**WORK TO COMPLETE**. Can you reproduce, word for word, the passage of the Utah education funding article that begins with "Legislature looking at" and ends with "bills to consider."?

**TEXT BLOCK**.

== == ==

Legislature looking at education funding changes that would benefit local districts
SALT LAKE CITY—The Utah Legislature convened just over two weeks ago with a record 1,500 bills to consider.
Despite the daunting task before them, Senate Majority Leader Ralph Okerlund (R-Monroe), said legislators are making progress.
“At this point two weeks into the session, we’ve got about 500 bills that are already numbered and filed and sorted through the system,” he said. “A number of those are just a short way away from where they can be passed.”
One of the bills that has garnered a lot of attention this session is SB80, which would raise the funding floor for Utah’s poorest school districts. The bill earned preliminary Senate approval Monday.
If it passes another Senate vote, SB80 will be sent to the House for consideration.

== == ==

**STUDY MATERIAL**.
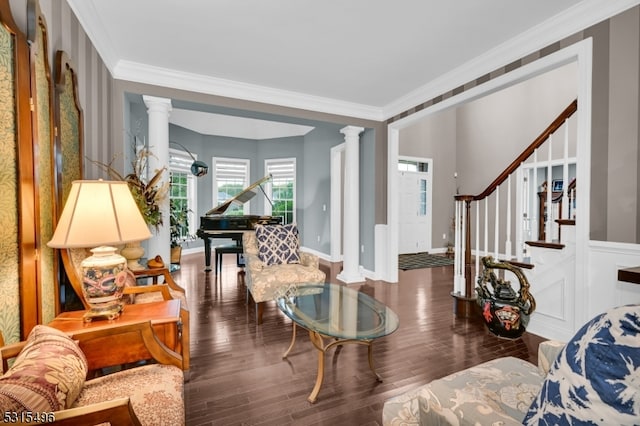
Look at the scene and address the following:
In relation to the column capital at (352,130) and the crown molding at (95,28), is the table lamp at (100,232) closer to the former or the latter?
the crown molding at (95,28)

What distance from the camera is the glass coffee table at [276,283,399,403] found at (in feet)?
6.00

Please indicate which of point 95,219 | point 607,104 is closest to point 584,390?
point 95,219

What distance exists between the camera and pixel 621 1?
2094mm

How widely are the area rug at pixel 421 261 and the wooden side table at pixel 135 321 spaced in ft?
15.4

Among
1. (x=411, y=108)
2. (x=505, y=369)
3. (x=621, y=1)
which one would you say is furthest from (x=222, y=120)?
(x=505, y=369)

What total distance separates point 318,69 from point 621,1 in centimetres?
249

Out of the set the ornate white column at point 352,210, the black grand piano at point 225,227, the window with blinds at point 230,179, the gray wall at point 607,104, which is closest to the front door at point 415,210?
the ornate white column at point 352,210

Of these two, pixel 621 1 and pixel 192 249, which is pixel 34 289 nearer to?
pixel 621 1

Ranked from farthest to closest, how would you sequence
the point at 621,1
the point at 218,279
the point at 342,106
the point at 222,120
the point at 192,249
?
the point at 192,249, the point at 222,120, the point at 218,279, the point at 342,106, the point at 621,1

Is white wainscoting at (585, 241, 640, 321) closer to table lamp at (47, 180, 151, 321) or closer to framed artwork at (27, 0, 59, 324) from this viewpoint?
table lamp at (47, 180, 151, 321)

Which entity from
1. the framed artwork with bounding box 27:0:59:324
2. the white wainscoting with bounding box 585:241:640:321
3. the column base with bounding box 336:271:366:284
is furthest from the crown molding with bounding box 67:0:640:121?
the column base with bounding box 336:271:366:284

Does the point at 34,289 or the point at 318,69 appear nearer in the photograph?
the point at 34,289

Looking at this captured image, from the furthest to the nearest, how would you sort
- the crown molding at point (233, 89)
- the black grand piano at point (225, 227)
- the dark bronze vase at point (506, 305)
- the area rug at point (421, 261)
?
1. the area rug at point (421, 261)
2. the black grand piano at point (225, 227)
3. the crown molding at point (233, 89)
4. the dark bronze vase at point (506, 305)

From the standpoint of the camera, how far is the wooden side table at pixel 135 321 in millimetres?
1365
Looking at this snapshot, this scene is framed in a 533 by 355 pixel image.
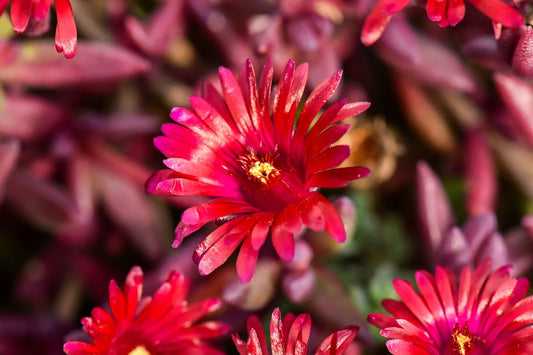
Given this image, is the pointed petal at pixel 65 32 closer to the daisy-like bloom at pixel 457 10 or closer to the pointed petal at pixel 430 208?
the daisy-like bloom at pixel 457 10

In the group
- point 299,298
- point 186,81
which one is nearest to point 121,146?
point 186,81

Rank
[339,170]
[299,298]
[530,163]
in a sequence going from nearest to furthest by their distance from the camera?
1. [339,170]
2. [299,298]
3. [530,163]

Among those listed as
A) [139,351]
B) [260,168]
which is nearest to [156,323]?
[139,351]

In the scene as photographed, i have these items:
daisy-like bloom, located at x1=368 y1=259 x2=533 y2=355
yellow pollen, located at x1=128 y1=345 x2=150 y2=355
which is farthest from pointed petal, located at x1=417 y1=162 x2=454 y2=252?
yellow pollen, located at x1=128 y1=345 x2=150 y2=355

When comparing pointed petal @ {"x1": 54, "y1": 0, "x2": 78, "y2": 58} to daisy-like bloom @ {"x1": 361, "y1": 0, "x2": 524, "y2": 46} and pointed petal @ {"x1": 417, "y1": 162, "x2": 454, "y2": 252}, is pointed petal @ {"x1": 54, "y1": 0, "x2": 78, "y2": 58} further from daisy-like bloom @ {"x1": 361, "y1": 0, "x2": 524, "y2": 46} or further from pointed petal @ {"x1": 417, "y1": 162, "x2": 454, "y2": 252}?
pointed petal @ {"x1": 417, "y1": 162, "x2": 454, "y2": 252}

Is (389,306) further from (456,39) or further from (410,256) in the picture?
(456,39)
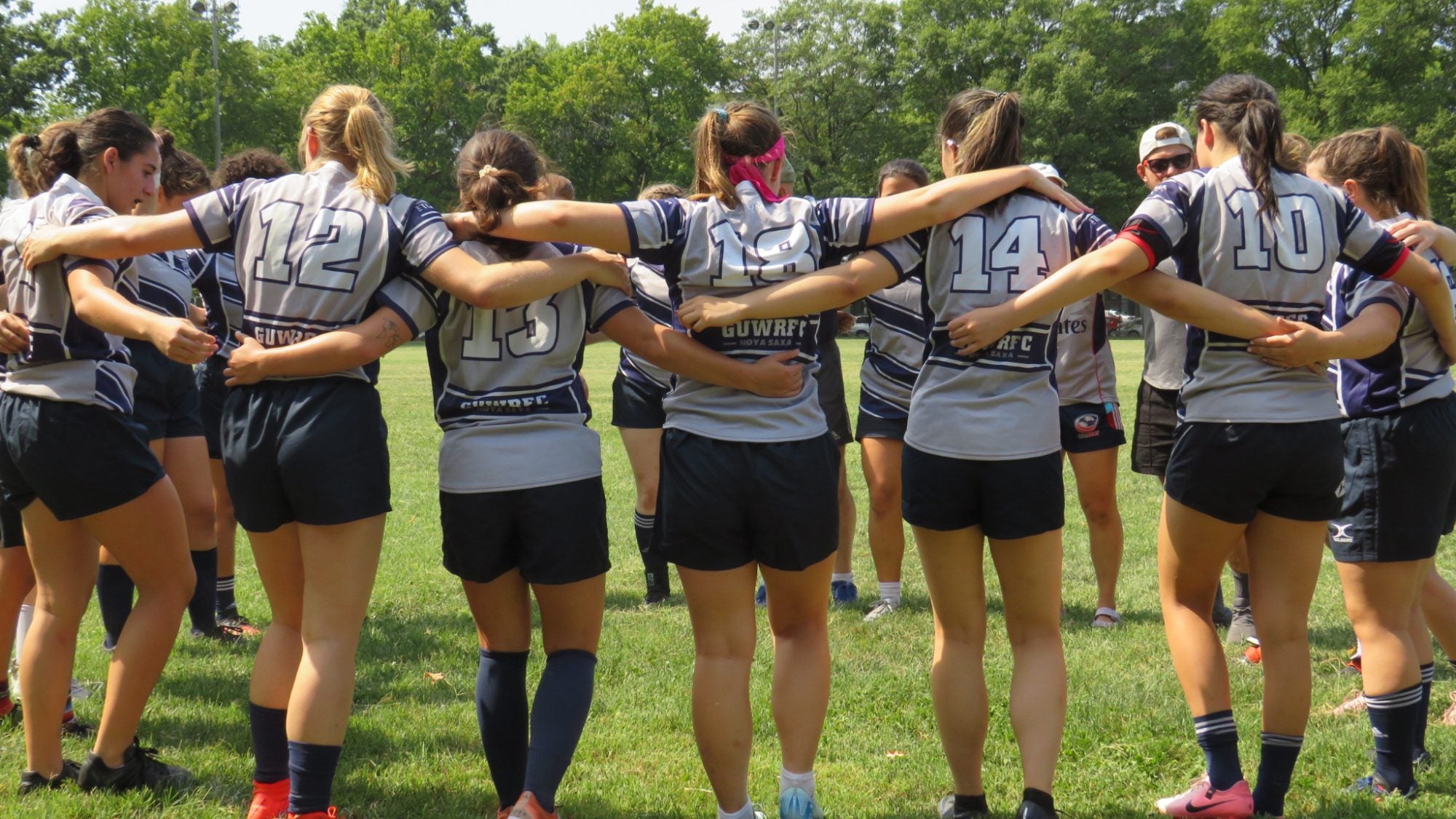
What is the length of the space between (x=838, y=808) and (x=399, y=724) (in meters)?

== == ==

**RESULT**.
Legislature looking at education funding changes that would benefit local districts
SALT LAKE CITY—The Utah Legislature convened just over two weeks ago with a record 1,500 bills to consider.